This blog is part of the series featuring ideas contained in the new HEPI-Brightside report, Reaching the parts of society universities have missed: A manifesto for the new Director for Fair Access and Participation. It showcases the idea from Andrew Berwick, Chief Executive of The Access Project (TAP).
Effective programmes change young people’s lives. This is magical, but building a programme is not magic. You pilot, then if this appears to work you develop and improve through evaluation and specific annual refinements.
The Access Project has run its programme since 2008, but this has been transformed through changes made every year. I am proud of the result: we have evidence of impact, and will make more changes to improve further.

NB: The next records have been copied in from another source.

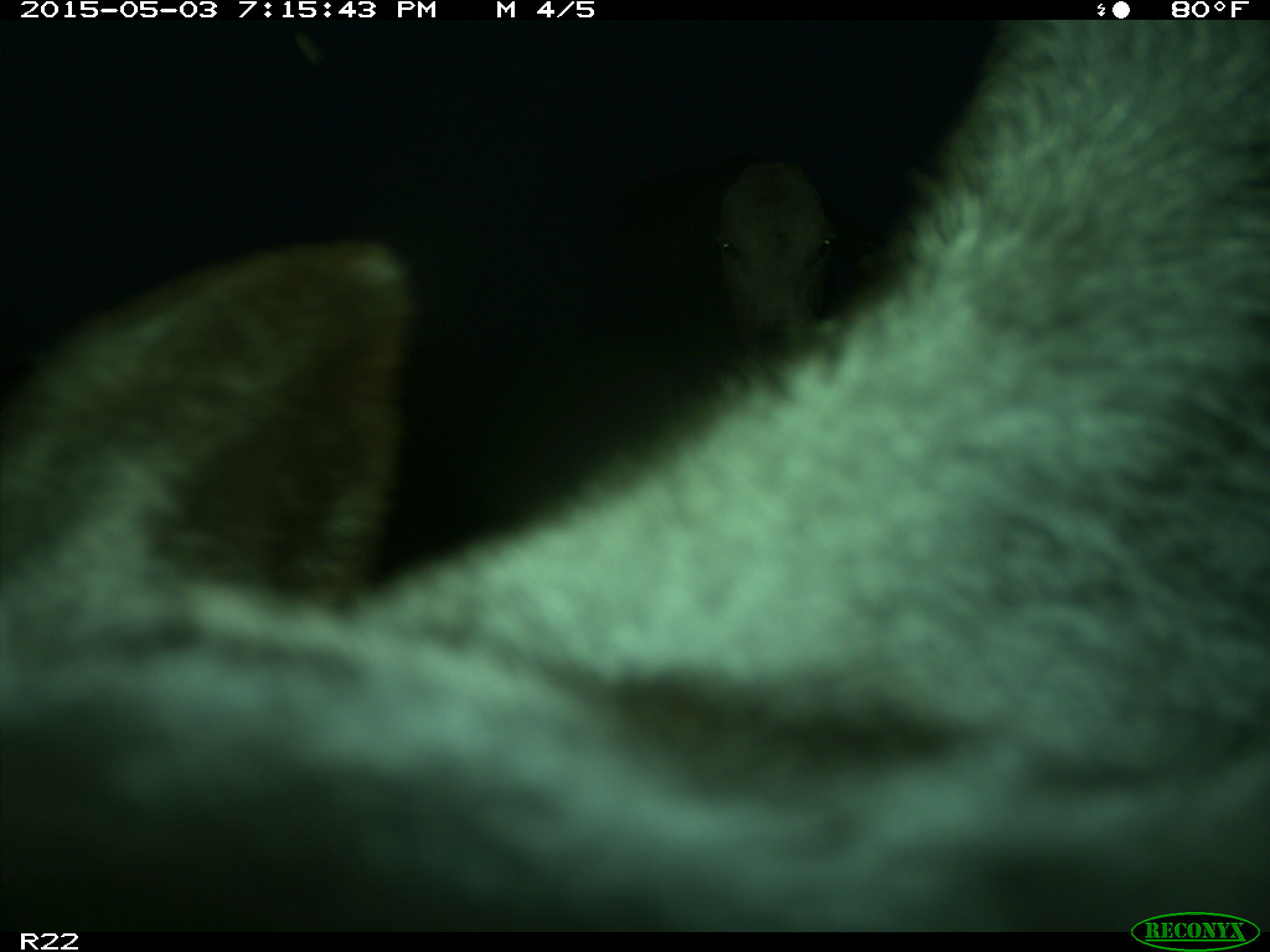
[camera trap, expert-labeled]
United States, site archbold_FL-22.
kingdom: Animalia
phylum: Chordata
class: Mammalia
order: Artiodactyla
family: Bovidae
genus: Bos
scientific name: Bos taurus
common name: domestic cow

Yet I am still dismayed by the wider progress made on access. Despite huge increases in spending, we are so far from closing the access gap. Increasing spending and volume of programmes is not solving this problem. We need better programmes. This can only happen by evaluating, improving what works, and dropping what does not.
The Office for Students should promote long-term evaluation planning, beyond the annual Access Agreement cycle. It should encourage all universities to invest in analytic capacity – even where it means reducing activity with young people.
Widening participation is a young endeavour within the field of education: we are improving, and have much to learn. I hope the Office for Students will foster a culture where we take our duty to learn as seriously as our duty to deliver.